Complete the following:
• 1. In the text on genes, list the examples of observable characteristics given under PHENOTYPE.
• 2. Copy word for word the part of the text on genes between "PKU is an example" and "genotype / DNA.", inclusive.

GENES AND HOW TO RESEARCH THEM
Scientists use specialised methods to explore the links between genes and individual differences. Many different research methods are used to test genetic theories, which I have detailed below. First, ensure you understand the following key terms.
KEYWORDS
GENOTYPE:
The genes on the 23 pairs of human chromosomes represent a person's genetic makeup.
A genotype never changes; phenotype can change over time.
An example to illustrate the difference between them.
About intelligence, they may explain that an individual might have an intellectual potential (genotype), but they require environmental stimulus such as education for this to develop.
PKU is an example of a disorder caused by a defective gene resulting in severe learning difficulties. However, if identified early and treated with a special diet, individuals show normal levels of intelligence. Other examples, e.g., schizophrenia
PHENOTYPE:
Genetics and the environment determine a person’s actual/observable characteristics. e.g., physical appearance, behavioural characteristics, personality.
THERE ARE TWO TYPES OF TWINS:
MONOZYGOTIC TWINS: MZ or Identical twins. Twins share the same genetic makeup because they develop from a single sperm fertilising a single egg to create a single zygote, which then divides into two separate embryos before continuing to grow. MZ twins have the same genotype / DNA.

Information given:
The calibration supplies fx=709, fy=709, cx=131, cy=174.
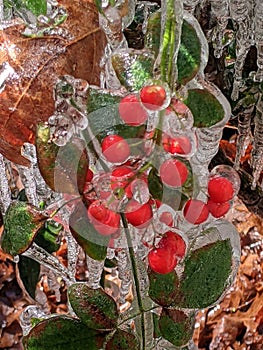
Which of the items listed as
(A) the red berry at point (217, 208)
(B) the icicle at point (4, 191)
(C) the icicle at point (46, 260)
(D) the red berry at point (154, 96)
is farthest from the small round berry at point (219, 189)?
(B) the icicle at point (4, 191)

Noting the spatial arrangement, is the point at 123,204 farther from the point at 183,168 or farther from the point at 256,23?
the point at 256,23

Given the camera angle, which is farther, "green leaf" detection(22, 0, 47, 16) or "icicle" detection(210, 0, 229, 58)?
"icicle" detection(210, 0, 229, 58)

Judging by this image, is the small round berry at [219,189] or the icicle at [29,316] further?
the icicle at [29,316]

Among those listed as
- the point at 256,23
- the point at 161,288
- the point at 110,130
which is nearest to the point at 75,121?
the point at 110,130

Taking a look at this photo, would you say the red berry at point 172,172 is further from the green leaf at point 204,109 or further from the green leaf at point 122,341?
the green leaf at point 122,341

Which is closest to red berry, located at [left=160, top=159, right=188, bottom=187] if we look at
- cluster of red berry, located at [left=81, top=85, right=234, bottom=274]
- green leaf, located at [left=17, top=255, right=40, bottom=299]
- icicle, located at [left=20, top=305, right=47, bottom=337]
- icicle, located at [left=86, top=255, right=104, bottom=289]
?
cluster of red berry, located at [left=81, top=85, right=234, bottom=274]

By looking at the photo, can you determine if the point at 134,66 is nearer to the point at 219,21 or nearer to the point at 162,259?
the point at 162,259

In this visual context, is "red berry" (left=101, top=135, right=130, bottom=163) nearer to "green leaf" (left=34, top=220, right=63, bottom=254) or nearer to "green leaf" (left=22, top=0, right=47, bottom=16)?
"green leaf" (left=22, top=0, right=47, bottom=16)
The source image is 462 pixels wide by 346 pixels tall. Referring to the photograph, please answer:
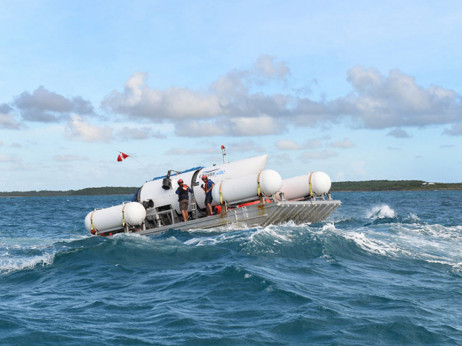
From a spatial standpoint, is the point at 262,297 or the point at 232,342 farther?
the point at 262,297

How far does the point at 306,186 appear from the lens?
20859mm

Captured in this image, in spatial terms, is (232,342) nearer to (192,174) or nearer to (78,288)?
(78,288)

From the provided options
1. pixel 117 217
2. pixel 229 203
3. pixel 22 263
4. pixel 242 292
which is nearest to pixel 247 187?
pixel 229 203

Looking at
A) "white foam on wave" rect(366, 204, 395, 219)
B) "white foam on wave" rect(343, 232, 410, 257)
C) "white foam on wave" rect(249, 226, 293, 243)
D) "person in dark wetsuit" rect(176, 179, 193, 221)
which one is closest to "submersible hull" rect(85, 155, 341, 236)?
"person in dark wetsuit" rect(176, 179, 193, 221)

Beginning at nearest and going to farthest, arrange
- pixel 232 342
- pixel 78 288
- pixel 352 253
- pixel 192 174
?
pixel 232 342 → pixel 78 288 → pixel 352 253 → pixel 192 174

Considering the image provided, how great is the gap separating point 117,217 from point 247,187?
6523mm

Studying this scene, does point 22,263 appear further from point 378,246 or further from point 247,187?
point 378,246

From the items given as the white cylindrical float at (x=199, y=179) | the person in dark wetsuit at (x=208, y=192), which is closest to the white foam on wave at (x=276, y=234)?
the person in dark wetsuit at (x=208, y=192)

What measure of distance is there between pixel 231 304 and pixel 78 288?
13.5ft

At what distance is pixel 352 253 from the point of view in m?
14.5

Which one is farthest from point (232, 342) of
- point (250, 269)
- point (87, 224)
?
point (87, 224)

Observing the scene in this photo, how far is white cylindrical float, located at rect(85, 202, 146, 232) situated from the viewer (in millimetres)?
21312

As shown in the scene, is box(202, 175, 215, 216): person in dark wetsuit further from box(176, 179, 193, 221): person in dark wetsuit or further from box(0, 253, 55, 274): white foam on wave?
box(0, 253, 55, 274): white foam on wave

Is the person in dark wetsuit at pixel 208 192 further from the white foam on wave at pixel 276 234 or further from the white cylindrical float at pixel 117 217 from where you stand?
the white foam on wave at pixel 276 234
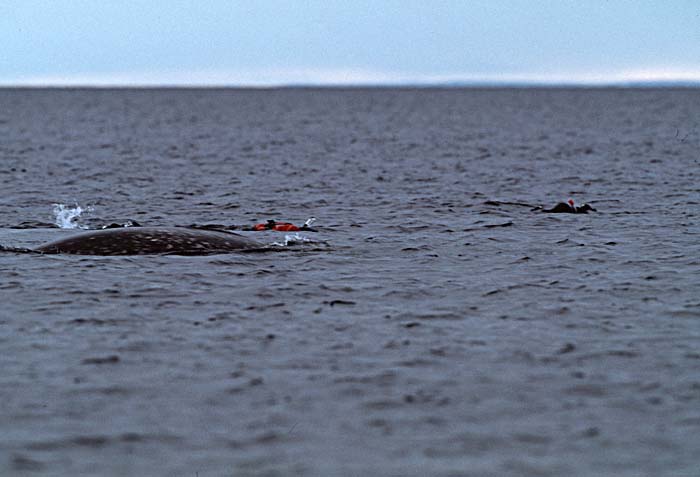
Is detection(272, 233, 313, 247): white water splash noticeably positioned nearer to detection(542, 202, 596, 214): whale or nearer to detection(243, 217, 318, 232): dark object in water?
detection(243, 217, 318, 232): dark object in water

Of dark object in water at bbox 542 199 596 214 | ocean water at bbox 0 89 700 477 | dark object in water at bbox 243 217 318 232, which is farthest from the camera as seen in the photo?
dark object in water at bbox 542 199 596 214

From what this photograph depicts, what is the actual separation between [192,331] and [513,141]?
61484 millimetres

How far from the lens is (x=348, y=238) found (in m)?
22.5

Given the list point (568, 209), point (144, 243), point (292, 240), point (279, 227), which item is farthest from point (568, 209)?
point (144, 243)

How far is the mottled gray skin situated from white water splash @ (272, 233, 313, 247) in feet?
2.97

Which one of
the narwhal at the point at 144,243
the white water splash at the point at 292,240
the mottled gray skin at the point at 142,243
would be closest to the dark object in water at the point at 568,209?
the white water splash at the point at 292,240

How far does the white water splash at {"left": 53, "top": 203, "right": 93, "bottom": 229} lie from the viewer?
24869 mm

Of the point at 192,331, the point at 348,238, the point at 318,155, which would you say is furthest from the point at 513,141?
the point at 192,331

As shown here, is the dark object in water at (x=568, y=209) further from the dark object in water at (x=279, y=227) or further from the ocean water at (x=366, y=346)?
the dark object in water at (x=279, y=227)

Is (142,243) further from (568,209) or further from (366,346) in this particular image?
(568,209)

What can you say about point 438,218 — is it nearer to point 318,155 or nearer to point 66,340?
point 66,340

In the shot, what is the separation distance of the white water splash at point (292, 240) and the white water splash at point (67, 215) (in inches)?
228

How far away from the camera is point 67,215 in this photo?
26766 millimetres

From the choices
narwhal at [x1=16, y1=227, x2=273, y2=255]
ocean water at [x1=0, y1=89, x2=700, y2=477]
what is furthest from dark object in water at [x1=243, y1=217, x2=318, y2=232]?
narwhal at [x1=16, y1=227, x2=273, y2=255]
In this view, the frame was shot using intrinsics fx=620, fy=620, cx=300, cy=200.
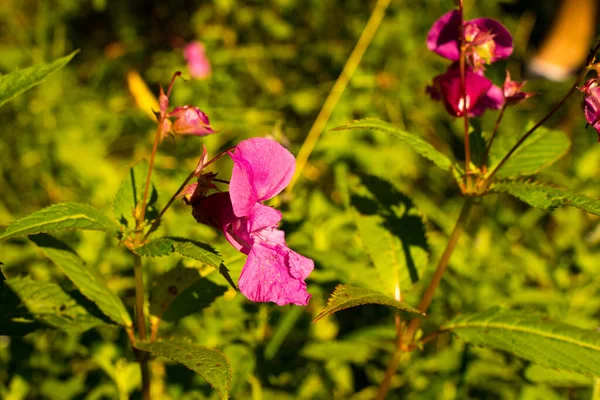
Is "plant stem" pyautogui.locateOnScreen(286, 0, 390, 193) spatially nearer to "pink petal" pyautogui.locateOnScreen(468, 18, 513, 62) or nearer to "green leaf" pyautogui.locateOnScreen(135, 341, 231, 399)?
"pink petal" pyautogui.locateOnScreen(468, 18, 513, 62)

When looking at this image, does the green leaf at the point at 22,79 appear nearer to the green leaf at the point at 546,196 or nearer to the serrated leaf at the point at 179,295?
the serrated leaf at the point at 179,295

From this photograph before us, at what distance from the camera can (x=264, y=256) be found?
101cm

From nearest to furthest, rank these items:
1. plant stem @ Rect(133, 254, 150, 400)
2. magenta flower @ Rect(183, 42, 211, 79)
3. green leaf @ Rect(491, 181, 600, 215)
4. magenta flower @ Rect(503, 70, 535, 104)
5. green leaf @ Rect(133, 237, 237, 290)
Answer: green leaf @ Rect(133, 237, 237, 290) < green leaf @ Rect(491, 181, 600, 215) < plant stem @ Rect(133, 254, 150, 400) < magenta flower @ Rect(503, 70, 535, 104) < magenta flower @ Rect(183, 42, 211, 79)

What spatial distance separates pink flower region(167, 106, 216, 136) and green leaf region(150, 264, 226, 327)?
0.98ft

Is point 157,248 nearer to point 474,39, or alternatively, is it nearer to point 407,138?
point 407,138

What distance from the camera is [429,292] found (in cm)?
129

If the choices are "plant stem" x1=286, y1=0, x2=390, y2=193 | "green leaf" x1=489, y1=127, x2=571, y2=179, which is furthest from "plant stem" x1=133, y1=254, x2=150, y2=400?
"plant stem" x1=286, y1=0, x2=390, y2=193

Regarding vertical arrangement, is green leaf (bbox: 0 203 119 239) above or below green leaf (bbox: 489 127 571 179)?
below

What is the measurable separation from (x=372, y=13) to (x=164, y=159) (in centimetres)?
126

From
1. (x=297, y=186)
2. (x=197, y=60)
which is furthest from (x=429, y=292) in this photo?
(x=197, y=60)

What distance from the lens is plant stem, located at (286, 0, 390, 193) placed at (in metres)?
2.55

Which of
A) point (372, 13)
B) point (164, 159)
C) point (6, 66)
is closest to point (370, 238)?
point (164, 159)

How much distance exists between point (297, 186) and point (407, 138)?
1.50 meters

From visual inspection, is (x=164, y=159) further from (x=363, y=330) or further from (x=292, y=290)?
(x=292, y=290)
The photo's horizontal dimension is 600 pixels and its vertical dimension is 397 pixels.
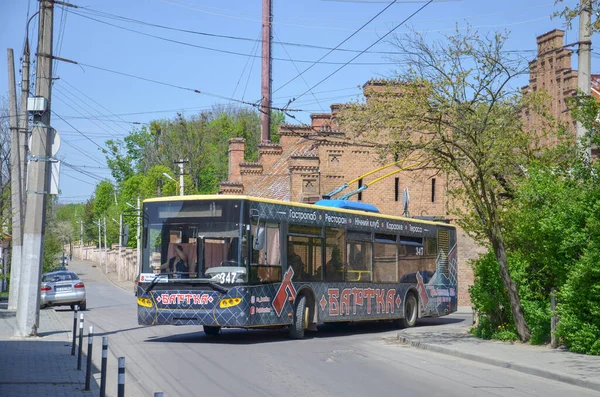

Task-by-task solutions:
• 1. physical appearance, behavioural characteristics, personality

• 2.
PKU is an example of a disorder caused by a defective gene resulting in severe learning difficulties. However, if identified early and treated with a special diet, individuals show normal levels of intelligence. Other examples, e.g., schizophrenia
PHENOTYPE:
Genetics and the environment determine a person’s actual/observable characteristics. e.g., physical appearance, behavioural characteristics, personality.
THERE ARE TWO TYPES OF TWINS:
MONOZYGOTIC TWINS: MZ or Identical twins. Twins share the same genetic makeup because they develop from a single sperm fertilising a single egg to create a single zygote, which then divides into two separate embryos before continuing to grow. MZ twins have the same genotype / DNA.